Parker’s General Store
Standing on this spot for over 120 years, Parker’s General Store long served as a tavern and inn, with four rooms available for rent on the second floor. With the advent of prohibition the bar was converted to a lunch counter serving breakfast and lunch, catering mostly to the single male population of the town. The floors are wood and the walls unfinished with exposed beams. Lanterns and hand tools hang from hooks and nails, with canned and dry goods lining the shelves. Though well worn, the place is quite clean and organized. Owned and operated by the middle–aged Louise Madsen, the store also serves as the Foxfield postal sub–station.
Louise Madsen’s father, Arthur Madsen, bought the place from Old Man Parker some thirty years ago. Arthur passed ten years later, leaving the business and its property to Louise. Married once, Louise’s husband—a notorious drunk—left her early in their marriage, and she has been on her own ever since. She is childless and lives in one of the rooms above the store. Louise is also the Foxfield Town Clerk.
Louise is friendly and happily welcomes visitors. She can provide meals for fifty–five cents and is willing to dust off the upstairs rooms if someone needs a place to stay. She will charge a two dollars per night, per room. Louise is also a good source of general information about the town and its inhabitants.
Louise’s hired help is a local named Rodney Greene. In his early thirties, Greene is a tragically wounded veteran of World War II. Struck in the head by artillery shrapnel, battlefield surgeons replaced the missing portions of his skull with steel plate and sewed up his shredded scalp as best they could.
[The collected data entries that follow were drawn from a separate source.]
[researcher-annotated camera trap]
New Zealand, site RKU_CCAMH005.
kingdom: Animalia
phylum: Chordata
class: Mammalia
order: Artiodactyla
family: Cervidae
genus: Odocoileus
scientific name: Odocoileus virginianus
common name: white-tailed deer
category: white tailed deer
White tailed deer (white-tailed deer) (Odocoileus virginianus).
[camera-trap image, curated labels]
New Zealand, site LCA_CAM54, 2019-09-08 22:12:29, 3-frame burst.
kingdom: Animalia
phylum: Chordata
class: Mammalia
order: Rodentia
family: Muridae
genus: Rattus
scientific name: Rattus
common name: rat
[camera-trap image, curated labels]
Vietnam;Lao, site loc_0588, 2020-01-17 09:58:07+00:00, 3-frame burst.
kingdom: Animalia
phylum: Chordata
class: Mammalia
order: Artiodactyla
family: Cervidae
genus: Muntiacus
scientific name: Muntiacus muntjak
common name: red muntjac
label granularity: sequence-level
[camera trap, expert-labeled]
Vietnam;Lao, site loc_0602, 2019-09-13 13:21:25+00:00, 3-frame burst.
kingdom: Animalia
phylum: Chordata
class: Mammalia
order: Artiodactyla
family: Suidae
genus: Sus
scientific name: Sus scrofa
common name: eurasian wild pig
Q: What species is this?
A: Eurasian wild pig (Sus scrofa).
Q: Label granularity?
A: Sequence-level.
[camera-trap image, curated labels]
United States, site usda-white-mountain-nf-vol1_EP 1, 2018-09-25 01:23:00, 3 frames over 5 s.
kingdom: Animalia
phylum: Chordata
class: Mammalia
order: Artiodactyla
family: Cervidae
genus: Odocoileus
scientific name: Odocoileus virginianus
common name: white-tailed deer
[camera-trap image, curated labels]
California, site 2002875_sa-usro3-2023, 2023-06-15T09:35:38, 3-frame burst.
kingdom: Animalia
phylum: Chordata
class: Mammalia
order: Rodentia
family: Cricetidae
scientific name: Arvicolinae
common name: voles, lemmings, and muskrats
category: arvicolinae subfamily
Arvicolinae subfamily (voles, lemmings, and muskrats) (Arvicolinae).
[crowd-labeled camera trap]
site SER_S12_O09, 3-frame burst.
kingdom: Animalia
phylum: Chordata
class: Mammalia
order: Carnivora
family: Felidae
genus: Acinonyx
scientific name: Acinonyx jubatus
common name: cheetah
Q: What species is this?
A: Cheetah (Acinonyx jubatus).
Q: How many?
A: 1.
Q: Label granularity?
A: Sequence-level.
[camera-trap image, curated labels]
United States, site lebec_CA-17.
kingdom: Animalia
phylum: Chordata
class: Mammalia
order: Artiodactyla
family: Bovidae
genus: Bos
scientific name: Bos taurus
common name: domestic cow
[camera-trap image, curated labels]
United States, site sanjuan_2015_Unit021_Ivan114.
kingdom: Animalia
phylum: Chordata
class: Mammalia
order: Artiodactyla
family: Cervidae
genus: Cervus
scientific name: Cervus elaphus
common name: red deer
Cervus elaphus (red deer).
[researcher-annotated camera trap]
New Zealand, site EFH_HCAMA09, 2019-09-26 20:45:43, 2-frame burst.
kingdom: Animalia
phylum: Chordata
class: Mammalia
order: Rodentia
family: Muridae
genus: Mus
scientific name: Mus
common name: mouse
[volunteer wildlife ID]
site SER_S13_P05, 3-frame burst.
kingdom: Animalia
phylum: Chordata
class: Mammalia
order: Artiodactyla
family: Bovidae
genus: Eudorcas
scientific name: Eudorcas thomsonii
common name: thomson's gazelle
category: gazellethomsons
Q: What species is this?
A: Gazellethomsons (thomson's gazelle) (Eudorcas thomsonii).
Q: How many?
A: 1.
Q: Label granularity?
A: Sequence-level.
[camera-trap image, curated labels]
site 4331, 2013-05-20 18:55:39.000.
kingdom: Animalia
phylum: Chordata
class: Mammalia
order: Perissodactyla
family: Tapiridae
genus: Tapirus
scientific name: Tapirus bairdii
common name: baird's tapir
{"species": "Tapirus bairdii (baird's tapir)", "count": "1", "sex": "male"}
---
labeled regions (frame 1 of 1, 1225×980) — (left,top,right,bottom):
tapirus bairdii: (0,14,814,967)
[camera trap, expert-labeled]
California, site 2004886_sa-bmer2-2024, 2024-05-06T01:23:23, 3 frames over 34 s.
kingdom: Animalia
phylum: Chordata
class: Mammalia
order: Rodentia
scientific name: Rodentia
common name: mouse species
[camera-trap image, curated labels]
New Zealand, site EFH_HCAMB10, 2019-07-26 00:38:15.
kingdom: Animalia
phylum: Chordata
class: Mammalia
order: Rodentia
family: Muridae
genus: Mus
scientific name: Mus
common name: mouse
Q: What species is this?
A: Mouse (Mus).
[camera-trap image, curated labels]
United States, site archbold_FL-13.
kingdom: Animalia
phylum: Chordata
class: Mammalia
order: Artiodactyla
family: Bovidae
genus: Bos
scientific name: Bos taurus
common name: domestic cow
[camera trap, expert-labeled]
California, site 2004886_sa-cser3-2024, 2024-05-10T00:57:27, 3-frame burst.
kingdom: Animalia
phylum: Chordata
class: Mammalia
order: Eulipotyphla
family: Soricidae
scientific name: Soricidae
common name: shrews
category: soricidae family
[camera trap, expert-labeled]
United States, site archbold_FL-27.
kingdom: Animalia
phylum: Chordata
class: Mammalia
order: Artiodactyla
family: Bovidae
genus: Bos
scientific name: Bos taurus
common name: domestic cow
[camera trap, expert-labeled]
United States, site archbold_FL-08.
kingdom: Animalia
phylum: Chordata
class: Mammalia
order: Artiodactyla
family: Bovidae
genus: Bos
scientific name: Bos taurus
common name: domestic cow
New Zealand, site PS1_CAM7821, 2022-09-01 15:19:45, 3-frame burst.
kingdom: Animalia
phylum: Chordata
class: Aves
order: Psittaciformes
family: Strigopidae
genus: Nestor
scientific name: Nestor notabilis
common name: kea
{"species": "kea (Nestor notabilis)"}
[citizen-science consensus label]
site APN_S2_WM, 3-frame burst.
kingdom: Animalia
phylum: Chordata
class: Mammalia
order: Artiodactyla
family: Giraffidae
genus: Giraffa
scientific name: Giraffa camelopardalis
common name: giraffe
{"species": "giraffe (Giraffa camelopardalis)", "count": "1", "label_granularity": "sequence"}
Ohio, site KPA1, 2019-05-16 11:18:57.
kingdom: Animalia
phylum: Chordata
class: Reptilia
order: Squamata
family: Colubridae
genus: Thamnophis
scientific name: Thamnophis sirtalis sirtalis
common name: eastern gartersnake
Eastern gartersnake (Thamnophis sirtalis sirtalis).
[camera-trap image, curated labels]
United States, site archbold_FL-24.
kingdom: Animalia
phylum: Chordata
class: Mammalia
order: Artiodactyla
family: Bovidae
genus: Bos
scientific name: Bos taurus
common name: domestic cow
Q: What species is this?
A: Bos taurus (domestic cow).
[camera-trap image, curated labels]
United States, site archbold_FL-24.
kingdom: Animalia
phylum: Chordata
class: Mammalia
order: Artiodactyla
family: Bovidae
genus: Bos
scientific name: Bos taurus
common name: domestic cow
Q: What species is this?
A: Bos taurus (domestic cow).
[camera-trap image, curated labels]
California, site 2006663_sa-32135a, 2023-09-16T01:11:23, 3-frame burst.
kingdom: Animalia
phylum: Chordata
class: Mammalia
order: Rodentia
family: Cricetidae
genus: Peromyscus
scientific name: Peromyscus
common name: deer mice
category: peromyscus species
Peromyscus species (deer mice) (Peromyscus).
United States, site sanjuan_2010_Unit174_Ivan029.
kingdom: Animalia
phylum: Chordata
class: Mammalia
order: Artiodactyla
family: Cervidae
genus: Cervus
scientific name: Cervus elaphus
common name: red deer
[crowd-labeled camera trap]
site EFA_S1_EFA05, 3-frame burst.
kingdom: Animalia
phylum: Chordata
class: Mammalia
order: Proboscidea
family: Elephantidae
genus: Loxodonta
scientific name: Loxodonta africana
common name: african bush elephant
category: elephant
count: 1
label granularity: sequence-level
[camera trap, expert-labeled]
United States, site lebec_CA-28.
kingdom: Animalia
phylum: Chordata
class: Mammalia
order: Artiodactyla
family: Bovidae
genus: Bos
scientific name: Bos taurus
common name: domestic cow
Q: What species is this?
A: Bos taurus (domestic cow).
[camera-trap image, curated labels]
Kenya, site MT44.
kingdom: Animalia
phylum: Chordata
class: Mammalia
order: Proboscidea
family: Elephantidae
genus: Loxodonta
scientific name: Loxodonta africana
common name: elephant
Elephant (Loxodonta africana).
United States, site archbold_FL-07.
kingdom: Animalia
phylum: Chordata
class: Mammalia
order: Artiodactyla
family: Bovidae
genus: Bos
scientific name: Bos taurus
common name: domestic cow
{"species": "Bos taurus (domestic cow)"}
Greene joined the army in 1943, at the age of eighteen, and was shipped overseas less than a year later. Wounded by an artillery shell, he barely survived. Once a handsome man, his head and face are terribly misshapen and rudely scarred by the hurried battlefield surgery he suffered. His I.Q. is probably near seventy, and the left side of his body is partially paralyzed, forcing him to walk with a lurching gait. Though a little slow, he clearly remembers his former life, including the sweetheart who, after seeing his injuries, left him for another man and then moved out of town. Rodney never speaks of this.
Rodney lives with his mother, Ida, in a small house just across the street from the store. Rodney spends most of his free time at the schoolhouse where he helps out with chores, dusts erasers, and plays kickball with the schoolchildren. He is completely harmless and treated with a special respect by the townsfolk.
On any visit to the General Store one may have a chance encounter with Foxfield’s mailman, Sydney Etzler. A widower in his mid–sixties, Sydney is an employee of the U.S. Postal Service. Foxfield mail is delivered to the general store by truck.
Here Etzler sorts the mail and then delivers it to the town and southern farms in a small Ford pickup truck.